Physical and Electrical Properties of Nanosized Mn‐ and Cr‐Doped Strontium Y‐Type Hexagonal Ferrites

Abstract

Nanometer‐sized crystallites of Y‐type strontium hexaferrite, Sr2Ni2Fe12O22 and its Mn‐ and Cr‐doped derivatives have been synthesized by the sol–gel method. Y‐type phase formation was achieved at a considerably lower temperature of 950°C than is required in the traditional solid‐state method (1200°C).
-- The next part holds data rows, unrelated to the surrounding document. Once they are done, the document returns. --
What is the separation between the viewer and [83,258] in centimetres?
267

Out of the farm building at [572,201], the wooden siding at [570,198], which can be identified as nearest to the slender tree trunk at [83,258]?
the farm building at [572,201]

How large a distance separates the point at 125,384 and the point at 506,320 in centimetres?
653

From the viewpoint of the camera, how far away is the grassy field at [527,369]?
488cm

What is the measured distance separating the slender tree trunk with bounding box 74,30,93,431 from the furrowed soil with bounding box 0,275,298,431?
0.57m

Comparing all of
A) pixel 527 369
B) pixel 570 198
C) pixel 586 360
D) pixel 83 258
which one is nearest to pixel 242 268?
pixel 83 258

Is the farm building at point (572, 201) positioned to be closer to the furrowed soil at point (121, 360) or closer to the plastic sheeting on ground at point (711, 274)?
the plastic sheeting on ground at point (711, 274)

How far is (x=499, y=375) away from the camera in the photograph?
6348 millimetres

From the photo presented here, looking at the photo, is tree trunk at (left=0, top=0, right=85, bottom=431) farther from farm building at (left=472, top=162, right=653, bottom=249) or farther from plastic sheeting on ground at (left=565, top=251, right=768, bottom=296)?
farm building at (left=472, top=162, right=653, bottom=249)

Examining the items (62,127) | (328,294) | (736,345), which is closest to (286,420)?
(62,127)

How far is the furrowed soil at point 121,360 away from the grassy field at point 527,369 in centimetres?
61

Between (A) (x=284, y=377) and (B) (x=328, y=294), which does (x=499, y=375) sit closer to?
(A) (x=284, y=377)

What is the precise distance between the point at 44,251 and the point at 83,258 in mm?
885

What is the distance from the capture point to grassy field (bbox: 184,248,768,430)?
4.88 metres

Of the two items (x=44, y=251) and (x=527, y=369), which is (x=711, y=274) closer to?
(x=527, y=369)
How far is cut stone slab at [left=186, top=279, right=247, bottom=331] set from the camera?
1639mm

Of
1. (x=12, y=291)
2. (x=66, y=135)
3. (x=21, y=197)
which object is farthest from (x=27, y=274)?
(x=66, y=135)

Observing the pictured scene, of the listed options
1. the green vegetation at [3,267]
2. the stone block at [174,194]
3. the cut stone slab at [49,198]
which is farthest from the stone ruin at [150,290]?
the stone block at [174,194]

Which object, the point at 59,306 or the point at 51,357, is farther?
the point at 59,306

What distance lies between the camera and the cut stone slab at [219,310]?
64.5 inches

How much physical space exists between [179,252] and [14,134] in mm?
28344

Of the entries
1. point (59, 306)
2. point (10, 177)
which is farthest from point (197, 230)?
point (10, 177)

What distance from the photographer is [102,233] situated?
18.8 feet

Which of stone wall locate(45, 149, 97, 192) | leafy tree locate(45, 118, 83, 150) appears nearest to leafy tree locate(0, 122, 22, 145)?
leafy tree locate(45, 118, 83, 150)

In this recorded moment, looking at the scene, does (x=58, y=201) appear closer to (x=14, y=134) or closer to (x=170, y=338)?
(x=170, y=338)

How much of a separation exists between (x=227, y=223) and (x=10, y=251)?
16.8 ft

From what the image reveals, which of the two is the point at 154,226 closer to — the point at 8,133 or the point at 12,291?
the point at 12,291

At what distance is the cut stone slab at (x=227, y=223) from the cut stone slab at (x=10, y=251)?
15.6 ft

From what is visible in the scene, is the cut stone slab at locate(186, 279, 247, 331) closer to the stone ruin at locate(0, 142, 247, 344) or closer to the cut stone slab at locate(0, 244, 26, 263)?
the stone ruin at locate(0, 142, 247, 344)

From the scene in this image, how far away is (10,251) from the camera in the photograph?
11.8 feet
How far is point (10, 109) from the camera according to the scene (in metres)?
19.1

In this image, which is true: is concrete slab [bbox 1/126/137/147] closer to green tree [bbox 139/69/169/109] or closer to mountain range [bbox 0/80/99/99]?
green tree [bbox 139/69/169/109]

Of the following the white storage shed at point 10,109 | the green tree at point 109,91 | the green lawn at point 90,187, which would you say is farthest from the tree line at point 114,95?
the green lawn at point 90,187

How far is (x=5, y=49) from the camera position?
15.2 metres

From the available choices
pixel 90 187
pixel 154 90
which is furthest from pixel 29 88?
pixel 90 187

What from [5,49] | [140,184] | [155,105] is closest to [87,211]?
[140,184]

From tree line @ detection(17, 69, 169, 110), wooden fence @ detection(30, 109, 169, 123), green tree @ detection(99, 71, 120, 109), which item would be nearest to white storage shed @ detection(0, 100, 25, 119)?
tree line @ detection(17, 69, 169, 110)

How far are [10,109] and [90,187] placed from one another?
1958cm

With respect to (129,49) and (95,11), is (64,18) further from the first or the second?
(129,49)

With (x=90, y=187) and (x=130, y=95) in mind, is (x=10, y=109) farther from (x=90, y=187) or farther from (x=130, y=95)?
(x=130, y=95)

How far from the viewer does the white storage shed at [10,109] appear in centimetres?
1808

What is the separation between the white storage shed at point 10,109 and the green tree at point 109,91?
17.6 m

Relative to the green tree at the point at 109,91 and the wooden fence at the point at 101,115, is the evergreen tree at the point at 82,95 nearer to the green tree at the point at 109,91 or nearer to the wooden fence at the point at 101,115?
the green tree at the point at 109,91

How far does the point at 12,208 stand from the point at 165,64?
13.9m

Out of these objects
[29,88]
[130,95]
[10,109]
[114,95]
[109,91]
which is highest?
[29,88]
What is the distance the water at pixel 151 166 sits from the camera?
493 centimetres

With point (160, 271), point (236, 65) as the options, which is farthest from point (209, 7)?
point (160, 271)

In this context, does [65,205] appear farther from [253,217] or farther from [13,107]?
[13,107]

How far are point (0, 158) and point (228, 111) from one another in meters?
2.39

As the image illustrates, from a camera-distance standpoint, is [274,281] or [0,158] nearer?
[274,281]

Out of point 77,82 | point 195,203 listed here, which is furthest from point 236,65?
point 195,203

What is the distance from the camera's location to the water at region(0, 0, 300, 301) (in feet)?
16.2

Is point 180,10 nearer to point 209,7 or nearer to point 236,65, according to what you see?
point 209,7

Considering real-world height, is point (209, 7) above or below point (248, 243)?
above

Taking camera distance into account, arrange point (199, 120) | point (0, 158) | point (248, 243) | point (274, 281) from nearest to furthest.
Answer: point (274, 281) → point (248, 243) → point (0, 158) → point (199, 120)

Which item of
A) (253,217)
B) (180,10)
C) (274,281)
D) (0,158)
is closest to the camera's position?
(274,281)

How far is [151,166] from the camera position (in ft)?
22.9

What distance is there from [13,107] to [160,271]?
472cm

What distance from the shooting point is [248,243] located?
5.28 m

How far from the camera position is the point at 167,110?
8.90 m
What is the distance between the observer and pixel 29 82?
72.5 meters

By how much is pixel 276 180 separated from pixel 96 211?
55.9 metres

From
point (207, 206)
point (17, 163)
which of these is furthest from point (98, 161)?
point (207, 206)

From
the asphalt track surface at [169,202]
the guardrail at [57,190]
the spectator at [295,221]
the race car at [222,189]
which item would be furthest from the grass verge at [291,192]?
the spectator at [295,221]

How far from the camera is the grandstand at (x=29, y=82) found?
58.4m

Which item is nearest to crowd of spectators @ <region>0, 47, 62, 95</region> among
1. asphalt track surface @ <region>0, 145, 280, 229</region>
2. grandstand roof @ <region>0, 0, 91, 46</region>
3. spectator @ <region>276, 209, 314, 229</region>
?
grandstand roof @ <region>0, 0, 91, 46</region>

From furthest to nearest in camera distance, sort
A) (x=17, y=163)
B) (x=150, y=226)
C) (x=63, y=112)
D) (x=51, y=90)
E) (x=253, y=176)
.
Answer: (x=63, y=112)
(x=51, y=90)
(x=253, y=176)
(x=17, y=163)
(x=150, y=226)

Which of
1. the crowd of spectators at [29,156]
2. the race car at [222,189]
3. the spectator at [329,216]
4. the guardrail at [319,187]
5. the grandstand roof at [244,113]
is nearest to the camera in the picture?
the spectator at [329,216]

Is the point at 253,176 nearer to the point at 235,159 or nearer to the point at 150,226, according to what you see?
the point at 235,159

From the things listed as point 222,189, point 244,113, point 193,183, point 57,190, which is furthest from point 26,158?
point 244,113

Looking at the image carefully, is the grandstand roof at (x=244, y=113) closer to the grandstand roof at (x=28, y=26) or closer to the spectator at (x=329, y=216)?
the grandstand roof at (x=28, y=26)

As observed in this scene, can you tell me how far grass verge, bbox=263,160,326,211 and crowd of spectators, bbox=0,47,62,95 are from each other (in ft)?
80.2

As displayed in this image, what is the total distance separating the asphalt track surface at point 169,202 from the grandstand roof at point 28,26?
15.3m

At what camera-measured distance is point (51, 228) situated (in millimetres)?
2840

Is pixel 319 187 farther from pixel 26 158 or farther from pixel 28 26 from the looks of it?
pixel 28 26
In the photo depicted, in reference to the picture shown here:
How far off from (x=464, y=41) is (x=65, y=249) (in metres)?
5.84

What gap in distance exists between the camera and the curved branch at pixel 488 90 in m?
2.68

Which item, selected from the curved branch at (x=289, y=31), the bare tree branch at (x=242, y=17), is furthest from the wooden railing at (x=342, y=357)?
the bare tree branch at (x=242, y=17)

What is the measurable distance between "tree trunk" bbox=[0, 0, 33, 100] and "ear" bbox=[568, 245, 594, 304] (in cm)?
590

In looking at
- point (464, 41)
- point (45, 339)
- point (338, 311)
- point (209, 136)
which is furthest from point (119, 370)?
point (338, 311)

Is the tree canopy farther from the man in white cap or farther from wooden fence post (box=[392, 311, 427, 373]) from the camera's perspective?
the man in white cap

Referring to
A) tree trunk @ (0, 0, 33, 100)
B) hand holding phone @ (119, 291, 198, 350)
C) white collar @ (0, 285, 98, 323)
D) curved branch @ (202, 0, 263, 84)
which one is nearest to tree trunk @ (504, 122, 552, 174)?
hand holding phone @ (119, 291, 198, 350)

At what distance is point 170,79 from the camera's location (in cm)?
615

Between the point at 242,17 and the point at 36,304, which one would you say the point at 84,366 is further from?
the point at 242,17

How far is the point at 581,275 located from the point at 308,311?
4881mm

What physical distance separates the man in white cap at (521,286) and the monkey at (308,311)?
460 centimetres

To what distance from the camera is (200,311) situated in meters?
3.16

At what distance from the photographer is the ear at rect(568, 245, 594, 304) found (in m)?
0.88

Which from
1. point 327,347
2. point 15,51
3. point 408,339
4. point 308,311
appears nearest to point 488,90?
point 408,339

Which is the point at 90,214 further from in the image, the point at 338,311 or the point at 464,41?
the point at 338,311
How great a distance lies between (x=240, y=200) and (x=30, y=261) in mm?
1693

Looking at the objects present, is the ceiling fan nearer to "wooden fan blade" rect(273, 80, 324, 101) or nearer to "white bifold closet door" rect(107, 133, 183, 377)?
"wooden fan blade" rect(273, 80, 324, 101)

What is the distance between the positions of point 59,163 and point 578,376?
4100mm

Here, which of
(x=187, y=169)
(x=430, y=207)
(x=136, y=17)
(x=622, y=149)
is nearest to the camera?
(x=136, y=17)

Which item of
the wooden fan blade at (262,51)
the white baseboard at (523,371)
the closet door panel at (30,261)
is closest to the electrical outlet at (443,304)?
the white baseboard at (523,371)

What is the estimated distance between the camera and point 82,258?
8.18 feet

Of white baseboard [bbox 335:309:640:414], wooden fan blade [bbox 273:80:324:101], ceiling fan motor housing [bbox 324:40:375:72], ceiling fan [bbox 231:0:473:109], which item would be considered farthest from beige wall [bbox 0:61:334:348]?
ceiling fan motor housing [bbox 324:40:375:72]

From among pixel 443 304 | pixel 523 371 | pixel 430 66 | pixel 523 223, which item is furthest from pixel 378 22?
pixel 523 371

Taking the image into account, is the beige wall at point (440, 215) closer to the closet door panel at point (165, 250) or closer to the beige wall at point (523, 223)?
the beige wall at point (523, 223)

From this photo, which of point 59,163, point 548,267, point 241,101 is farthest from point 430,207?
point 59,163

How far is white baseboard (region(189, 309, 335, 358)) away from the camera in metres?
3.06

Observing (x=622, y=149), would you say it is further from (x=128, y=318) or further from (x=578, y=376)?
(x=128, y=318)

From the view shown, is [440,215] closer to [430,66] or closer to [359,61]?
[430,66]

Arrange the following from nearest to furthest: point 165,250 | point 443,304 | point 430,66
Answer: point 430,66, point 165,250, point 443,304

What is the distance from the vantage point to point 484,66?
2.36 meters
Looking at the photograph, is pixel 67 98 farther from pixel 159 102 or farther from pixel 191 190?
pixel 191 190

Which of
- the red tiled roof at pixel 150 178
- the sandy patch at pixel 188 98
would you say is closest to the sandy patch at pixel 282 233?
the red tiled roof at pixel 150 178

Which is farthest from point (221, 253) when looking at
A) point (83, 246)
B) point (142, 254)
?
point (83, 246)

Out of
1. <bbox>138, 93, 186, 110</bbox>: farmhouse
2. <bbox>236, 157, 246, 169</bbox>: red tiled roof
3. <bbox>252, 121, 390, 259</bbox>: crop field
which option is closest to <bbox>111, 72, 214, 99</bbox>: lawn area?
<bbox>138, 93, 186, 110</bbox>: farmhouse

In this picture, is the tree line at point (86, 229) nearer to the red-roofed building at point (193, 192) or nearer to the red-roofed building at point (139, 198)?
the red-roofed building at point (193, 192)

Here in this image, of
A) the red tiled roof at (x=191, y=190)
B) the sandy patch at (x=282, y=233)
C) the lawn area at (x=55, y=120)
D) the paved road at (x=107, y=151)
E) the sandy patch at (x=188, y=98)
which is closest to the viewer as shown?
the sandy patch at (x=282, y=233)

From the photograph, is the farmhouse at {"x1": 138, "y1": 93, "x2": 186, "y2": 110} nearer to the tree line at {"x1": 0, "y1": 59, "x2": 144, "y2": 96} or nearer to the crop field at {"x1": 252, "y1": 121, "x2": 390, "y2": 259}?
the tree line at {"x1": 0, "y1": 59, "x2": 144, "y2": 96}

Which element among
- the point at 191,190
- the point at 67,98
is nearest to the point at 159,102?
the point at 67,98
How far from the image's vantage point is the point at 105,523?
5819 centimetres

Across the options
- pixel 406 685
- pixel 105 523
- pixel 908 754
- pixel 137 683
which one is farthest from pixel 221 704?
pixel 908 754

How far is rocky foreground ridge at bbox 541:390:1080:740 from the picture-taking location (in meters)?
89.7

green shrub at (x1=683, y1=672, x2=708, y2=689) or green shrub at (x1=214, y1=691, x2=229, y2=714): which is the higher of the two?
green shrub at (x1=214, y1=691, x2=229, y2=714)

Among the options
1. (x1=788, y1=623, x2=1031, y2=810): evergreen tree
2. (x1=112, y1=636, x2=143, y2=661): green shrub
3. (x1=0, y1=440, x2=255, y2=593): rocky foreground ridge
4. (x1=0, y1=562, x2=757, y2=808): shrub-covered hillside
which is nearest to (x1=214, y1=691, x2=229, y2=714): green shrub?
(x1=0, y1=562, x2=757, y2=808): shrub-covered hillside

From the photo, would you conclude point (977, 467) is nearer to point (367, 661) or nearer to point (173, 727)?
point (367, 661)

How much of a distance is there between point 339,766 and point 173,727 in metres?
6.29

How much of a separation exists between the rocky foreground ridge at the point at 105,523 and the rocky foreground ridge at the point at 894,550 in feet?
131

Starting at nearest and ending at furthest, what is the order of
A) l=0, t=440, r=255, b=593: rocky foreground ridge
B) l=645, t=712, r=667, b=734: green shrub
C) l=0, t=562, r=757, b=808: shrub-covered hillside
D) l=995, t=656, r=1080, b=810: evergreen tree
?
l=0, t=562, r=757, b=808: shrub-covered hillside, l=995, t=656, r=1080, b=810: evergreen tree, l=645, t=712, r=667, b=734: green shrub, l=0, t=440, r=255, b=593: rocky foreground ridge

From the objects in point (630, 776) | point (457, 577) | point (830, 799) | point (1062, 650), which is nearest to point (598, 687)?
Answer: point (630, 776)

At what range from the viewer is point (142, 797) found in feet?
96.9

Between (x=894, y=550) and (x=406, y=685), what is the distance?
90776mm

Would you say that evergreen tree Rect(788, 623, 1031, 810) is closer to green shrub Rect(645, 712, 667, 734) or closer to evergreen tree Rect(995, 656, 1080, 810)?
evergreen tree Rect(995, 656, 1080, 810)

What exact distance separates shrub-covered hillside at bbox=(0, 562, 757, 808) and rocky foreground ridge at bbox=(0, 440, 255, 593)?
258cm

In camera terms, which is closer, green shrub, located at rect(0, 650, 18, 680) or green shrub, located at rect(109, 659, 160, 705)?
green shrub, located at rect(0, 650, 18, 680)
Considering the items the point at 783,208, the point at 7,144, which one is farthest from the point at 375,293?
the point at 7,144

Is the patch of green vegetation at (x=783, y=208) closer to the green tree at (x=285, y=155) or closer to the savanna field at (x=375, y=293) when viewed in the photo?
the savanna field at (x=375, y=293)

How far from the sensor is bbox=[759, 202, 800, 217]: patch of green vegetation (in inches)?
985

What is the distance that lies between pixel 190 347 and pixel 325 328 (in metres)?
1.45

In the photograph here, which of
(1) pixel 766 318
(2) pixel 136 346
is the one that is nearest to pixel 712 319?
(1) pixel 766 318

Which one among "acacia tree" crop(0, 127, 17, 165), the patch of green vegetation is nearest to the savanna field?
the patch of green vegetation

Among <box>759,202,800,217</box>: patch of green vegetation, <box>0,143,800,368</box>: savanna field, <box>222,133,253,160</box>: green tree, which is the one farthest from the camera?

The effect of doping of manganese at the tetrahedral site, Sr2Ni2−xMnx Fe12O22 (x=0.0–2.0), and chromium at octahedral site, Sr2Ni2 Fe12−yCryO22 (y=0.0–1.5), has been studied. The crystal structure remains unaffected by the substitutions. The crystallite size in the range of 13–45 nm is calculated from the X‐ray diffraction data. The energy‐dispersive X‐ray fluorescence analysis shows that Y‐type hexaferrites can be prepared with a base of strontium. The extent of doped Cr+3 ions at the octahedral site has been increased from the reported maximum value of y=1.5. Scanning electron micrographs of the samples showed a homogenous microstructure. The dc electrical resistivity studies show that these hexaferrites exhibit high resistivity at room temperature. Cr‐doped samples have comparatively higher resistivity than Mn‐doped samples. The doubly doped (Cr+Mn) samples possess high resistivity (7.37 × 109Ω‐cm), a low dielectric constant (33.88 at 3000 Hz), and a high Curie temperature (>698 K). The dielectric energy losses are minimized by increasing the Mn and Cr contents of the synthesized samples.